Data from the Central Cardiac Audit Database (CCAD) for all cardiac surgery procedures, excluding reoperations within 30 days, performed in the UK for patients < 16 years between 2000 and 2010 (38,597 patient episodes) were included: 70% for model development and 30% quarantined for validation. The outcome was 30-day survival, as supplied to CCAD through the Central Register of NHS patients (now the Medical Research Information Service). The CCAD defines 36 ‘specific procedures’. Nine of these were merged as a ‘low-volume specific procedure’ group (< 90 cases each in the entire development set). Unassigned cases were grouped as ‘not a specific procedure’. Twenty-four ‘primary’ cardiac diagnoses and separately a categorisation of ‘univentricular’ status were defined using a hierarchical algorithm developed by the study team based on International Paediatric and Congenital Cardiac codes. Comorbidities considered included prematurity (< 37 weeks' gestation), Down syndrome, constellations of features that constitute a recognised syndrome, congenital structural defects of organs other than the heart and acquired conditions. Other candidate variables included use of bypass and patient age, weight and sex. Data were analysed using logistic regression.

Results

In the development set, there were 25,665 episodes that resulted in survival to 30 days, 693 episodes for which the vital status at 30 days was unknown and 854 episodes that resulted in death within 30 days in the development set (mortality 3.2% overall).

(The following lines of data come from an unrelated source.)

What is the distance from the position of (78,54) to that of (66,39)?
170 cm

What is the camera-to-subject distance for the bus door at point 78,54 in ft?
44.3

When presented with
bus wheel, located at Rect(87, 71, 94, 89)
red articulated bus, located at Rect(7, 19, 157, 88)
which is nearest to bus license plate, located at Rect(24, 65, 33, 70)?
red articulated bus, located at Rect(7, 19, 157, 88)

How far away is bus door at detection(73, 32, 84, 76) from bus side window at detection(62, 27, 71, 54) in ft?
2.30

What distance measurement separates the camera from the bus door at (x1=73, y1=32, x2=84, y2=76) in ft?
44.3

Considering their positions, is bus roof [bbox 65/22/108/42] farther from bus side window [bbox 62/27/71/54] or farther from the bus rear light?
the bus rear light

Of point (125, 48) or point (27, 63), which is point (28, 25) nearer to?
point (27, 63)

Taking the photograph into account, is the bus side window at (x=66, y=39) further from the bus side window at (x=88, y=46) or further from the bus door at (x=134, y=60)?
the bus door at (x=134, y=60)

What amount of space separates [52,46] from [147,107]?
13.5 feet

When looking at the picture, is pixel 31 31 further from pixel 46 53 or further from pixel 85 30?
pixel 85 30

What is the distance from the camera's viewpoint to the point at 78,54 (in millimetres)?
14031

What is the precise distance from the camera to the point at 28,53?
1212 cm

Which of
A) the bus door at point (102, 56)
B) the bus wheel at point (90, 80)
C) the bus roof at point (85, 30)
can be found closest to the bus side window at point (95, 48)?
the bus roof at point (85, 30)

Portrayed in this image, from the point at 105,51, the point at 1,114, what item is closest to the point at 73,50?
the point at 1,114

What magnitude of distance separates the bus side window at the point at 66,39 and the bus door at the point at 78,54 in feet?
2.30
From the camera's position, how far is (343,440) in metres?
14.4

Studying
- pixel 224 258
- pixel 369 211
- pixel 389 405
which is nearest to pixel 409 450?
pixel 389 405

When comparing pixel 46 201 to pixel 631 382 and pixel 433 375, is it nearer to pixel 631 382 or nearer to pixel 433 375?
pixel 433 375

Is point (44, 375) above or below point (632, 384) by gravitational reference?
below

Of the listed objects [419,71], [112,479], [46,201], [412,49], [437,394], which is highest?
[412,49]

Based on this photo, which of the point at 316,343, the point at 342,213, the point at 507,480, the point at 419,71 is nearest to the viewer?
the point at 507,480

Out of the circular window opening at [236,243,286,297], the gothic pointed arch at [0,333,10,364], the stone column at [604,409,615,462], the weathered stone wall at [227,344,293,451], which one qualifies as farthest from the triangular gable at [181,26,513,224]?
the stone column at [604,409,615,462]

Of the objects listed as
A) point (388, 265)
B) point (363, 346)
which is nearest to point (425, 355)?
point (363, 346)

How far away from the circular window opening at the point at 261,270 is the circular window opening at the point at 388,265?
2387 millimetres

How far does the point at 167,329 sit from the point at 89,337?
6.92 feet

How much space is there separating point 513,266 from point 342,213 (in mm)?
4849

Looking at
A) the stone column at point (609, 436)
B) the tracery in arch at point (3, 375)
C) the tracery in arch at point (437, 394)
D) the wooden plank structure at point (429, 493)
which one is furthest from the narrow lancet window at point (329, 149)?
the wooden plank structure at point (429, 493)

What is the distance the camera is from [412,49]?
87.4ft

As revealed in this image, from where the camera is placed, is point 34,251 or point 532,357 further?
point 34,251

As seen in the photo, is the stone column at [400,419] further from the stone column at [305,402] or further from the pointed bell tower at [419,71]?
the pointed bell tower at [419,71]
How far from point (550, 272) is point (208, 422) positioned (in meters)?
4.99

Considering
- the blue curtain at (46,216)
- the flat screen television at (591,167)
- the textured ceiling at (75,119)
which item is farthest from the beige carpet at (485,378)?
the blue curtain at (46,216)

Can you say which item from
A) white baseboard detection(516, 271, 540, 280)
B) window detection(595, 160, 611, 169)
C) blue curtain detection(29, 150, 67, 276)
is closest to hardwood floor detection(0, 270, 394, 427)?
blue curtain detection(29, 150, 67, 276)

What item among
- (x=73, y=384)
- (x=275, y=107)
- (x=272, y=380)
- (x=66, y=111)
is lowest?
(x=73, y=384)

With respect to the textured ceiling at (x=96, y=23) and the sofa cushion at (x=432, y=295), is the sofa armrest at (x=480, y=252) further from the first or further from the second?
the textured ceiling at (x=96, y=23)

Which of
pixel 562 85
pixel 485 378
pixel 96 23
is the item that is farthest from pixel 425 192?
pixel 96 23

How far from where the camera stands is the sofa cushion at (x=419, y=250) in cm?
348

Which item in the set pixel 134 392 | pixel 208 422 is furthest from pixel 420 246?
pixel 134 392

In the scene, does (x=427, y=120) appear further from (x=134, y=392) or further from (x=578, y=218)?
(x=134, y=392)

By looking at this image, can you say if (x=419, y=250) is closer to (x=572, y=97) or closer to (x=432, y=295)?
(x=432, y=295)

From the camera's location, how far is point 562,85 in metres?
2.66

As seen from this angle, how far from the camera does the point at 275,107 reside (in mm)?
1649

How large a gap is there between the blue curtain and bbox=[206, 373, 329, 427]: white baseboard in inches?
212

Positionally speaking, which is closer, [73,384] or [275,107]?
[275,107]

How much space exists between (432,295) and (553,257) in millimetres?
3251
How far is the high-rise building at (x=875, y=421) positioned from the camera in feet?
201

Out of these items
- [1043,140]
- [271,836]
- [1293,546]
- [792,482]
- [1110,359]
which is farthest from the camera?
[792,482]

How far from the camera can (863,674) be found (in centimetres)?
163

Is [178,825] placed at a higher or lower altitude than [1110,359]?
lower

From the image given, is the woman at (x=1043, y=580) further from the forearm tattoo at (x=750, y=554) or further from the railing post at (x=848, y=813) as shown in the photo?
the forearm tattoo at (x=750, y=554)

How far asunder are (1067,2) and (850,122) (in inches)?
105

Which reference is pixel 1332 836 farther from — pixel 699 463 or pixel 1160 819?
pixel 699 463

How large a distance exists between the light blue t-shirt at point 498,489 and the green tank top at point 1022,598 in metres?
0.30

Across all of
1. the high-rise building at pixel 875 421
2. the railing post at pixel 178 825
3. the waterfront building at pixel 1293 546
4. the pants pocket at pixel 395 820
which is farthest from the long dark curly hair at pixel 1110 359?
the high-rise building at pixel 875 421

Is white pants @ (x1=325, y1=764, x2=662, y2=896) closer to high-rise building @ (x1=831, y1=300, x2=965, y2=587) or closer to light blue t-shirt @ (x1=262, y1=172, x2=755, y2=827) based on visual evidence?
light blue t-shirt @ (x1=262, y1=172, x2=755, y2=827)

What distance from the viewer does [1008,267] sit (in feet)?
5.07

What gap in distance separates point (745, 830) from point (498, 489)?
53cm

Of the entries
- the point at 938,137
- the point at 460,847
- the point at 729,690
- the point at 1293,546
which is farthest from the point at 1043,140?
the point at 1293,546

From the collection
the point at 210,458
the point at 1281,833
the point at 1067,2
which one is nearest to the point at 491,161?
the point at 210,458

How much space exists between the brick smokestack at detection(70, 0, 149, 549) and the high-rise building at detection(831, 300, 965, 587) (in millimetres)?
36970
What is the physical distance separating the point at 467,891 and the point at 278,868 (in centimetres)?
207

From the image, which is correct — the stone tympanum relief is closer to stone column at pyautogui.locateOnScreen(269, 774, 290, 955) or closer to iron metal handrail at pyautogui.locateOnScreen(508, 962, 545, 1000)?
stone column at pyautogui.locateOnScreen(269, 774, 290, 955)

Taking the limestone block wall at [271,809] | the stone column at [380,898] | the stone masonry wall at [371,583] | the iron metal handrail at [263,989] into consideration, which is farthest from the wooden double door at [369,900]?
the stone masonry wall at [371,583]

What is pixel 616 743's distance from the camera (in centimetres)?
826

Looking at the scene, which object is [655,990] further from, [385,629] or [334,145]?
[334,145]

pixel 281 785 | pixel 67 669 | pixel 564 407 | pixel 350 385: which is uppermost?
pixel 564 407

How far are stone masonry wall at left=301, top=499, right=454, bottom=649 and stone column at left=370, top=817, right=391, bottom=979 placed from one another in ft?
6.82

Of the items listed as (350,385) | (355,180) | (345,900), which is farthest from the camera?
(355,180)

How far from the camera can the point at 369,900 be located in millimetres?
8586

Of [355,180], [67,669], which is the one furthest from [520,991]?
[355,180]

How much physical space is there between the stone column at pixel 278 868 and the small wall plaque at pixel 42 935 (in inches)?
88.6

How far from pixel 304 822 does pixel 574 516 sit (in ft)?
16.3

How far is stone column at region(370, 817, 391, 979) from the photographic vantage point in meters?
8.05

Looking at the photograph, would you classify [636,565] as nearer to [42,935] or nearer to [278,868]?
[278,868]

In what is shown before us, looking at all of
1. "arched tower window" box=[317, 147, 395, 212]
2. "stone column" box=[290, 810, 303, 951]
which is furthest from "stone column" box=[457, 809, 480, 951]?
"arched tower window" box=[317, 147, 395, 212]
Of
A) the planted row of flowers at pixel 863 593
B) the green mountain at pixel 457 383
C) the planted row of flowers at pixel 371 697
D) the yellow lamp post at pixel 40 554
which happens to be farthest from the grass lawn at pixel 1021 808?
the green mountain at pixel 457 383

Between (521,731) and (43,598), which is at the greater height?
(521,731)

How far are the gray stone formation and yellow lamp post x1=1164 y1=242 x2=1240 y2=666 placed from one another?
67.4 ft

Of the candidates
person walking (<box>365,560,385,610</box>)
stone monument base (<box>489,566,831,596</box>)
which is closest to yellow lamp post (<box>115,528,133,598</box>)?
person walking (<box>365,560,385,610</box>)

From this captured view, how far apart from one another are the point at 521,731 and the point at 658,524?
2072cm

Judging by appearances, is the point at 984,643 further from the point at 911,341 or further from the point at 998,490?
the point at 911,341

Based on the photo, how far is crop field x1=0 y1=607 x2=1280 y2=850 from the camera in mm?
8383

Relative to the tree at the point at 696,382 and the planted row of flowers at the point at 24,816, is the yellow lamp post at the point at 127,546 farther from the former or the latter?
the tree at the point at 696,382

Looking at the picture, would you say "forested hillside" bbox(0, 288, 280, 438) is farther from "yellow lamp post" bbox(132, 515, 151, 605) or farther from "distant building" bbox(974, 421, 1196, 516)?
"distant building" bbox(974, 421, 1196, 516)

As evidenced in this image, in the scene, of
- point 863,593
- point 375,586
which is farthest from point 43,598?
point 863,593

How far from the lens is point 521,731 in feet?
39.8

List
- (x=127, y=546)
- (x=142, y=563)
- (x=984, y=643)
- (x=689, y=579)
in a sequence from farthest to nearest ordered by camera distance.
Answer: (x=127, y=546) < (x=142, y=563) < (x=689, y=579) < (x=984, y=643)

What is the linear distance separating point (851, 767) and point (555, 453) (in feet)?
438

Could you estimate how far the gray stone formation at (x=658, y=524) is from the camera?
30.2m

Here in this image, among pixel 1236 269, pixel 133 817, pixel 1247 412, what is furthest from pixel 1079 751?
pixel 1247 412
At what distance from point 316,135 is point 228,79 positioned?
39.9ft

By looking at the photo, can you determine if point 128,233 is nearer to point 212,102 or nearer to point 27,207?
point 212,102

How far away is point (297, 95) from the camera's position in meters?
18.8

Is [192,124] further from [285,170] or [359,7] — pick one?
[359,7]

The risk model developed includes the following factors: specific procedure, primary cardiac diagnosis grouped into low-, medium- and high-risk categories, univentricular heart status, age band (neonate, infant, child), continuous age, continuous weight, presence of a comorbidity other than Down syndrome and use of bypass. To account for decreasing mortality over time in the development set, a binary indicator for operations performed after 1 January 2007 is also included in the model. We were able to calculate a risk score for 95% of cases in the test set: weight was missing in 5% of cases. Data completeness improved over time. The proposed model discriminated well: the area under the receiver operating characteristic curve (AUC) for the test set was 0.77 (0.81 for post-2007 data). Removal of all but procedural information gave a reduced AUC of 0.72. The model performed well across the spectrum of predicted risk in the entire data set, but there was underestimation of mortality risk in the test set among neonates operated from 2007.

Limitations

An important limitation is that the model pertains to short-term 30-day outcomes (not long-term outcomes) and is designed for the purpose of routine monitoring for quality assurance rather than bedside-type predictions for individual patients. Over the recent period in the validation set (since 2007), the model was found to underestimate risk at the very high-risk end (> 10% risk), in particular among neonates. This indicates that risk adjustment based on the current parameterisation of the model will potentially give an unduly negative impression of outcomes at those centres with a high proportion of high-risk cases. Finally, any risk model used for ongoing quality improvement initiatives needs to be regularly updated as data quality improves and clinical practice evolves.

Conclusions

For the first time diagnostic information has been successfully incorporated into risk adjustment for short-term outcomes in this patient group, which added discriminatory power. The risk model is fit for purpose, although the underestimation of risk in recent neonates is an important caveat. Several centres have expressed an interest in piloting the risk model and the accompanying monitoring tool. Future work includes developing software to generate variable life-adjusted display charts within units using the risk model; using the risk model to explore trends in case mix over time; and informing future work in evaluating long-term outcomes for children with CHD.

Funding

The National Institute for Health Research Health Services and Delivery Research programme.